David R. “Poppa” Alexander


When I first saw “Little Joe” he was about eight
He came around one night and the hour was kind of late.
At first we were cautious because a kid in Viet Nam was suspicious
And he looked malicious.

Carefully he moved closer and closer and with broken English he asked,
“Could you GIs give me some food?” wearing fear as a mask.
He wore nothing but a pair of shorts and ole dirty shirt
And with the visible wounds one could tell he had been hurt.

After careful examination and a good look around
He was allowed to come into the perimeter and sat on the ground.
The men took an instant liking to Joe and soon he had what food we could provide.
He told of how the Viet Cong had tortured his mother and yesterday she had died.

“Little Joe” was grateful for the food and was soon on his way
But like a stray cat or dog he showed up the next day.
In the daylight, his wounds could be seen better by our medic doc.
We once again fed “Little Joe” and his wounds were cleaned and bandaged by doc.

“Little Joe” we saw every now and then
He was always thankful and to this day I think we all still have a friend.
“Little Joe” was just one child caught up in the war
Lost all of his family and still a smile “Little Joe” always wore.

I think of “Little Joe” every now and then
I’ve got pictures at home of him and remember him along with a lot of my men.
Even though we all lost a lot in the war in Nam
It makes me feel a little better knowing that “Little Joe”
was comforted in the land of the DAMNED


In late July 1967 while making a standard stand down to allow for rest and light duty, “Little Joe” came into our lives.

Joe was all of 10 years old and was wounded in the left arm and leg; he was walking with a limp and was obviously hurting. At first we were leery of Joe as a lot of kids were sent by the VC (Viet Cong) to simply blow themselves up, as well as anyone close by.

But Joe was different from the start and was soon eating C-Rations with all of us.

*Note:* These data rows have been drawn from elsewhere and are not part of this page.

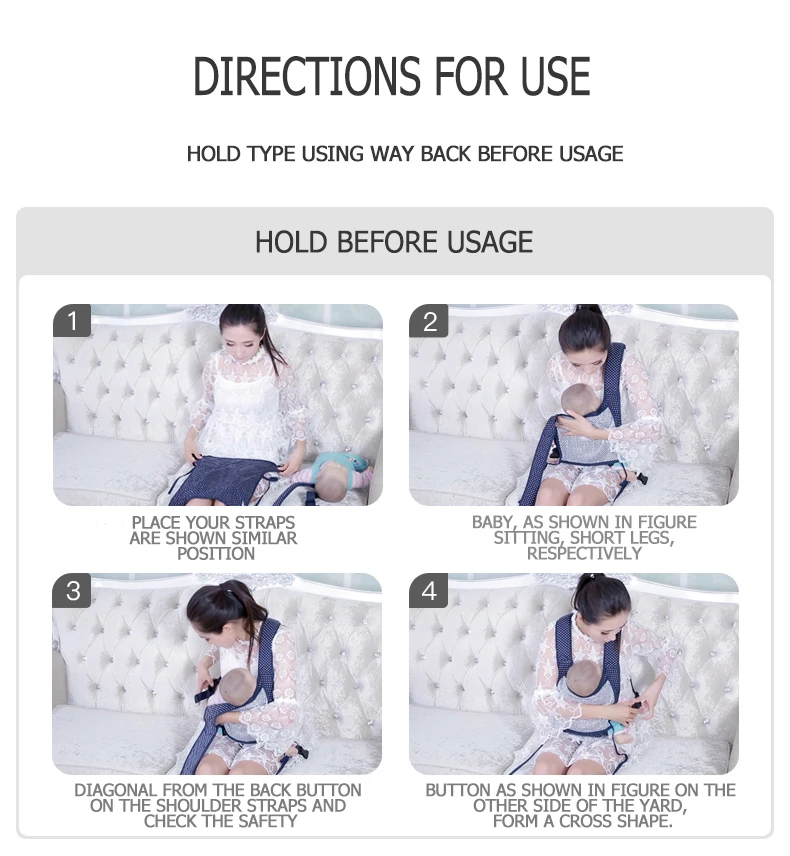 DIRECTIONS FOR USE

HOLD TYPE USING WAY BACK BEFORE USAGE

HOLD BEFORE USAGE

1

PLACE YOUR STRAPS ARE SHOWN SIMILAR POSITION

2

BABY, AS SHOWN IN FIGURE SITTING, SHORT LEGS, RESPECTIVELY

3

DIAGONAL FROM THE BACK BUTTON ON THE SHOULDER STRAPS AND CHECK THE SAFETY

4

BUTTON AS SHOWN IN FIGURE ON THE OTHER SIDE OF THE YARD, FORM A CROSS SHAPE.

Doc took a look at the wounds that weren’t serious and cleaned and bandaged them. Soon with broken English Joe was telling of his family, how his father was killed a couple of weeks ago in his village and then the VC came back and killed his mother. Little Joe survived by hiding in a nearby creek until the VC had gone. He had been wondering from that day until now.

Joe was just one of many in the countryside that seemed to be without family or anything at all. We couldn’t take Joe with us but we gave him food and Doc dressed his wounds again and we were off on another mission.

In a couple of weeks we were back in almost the same location and sure enough there was Joe. He smiled and waved long before we got there and was glad to see us. He told us that the VC had come by a couple of days ago but he hadn’t seen them afterwards. Well as one would expect Joe was again hungry and needed to have his wounds looked at.

We moved out the next morning on foot and to our surprise at the end of the day we were setting up a defensive perimeter for the night and there was Joe. That little rascal had some way followed us all day. Well we couldn’t see letting him go now so we fed him and explained he must be quiet. He spent the night.

We saw Joe now and then until we moved farther north and Little Joe was once again left behind.

Sometimes I wonder if Little Joe made it o.k. or if the had died. But I do know one thing we all loved that little fellow and will never forget “Little Joe”.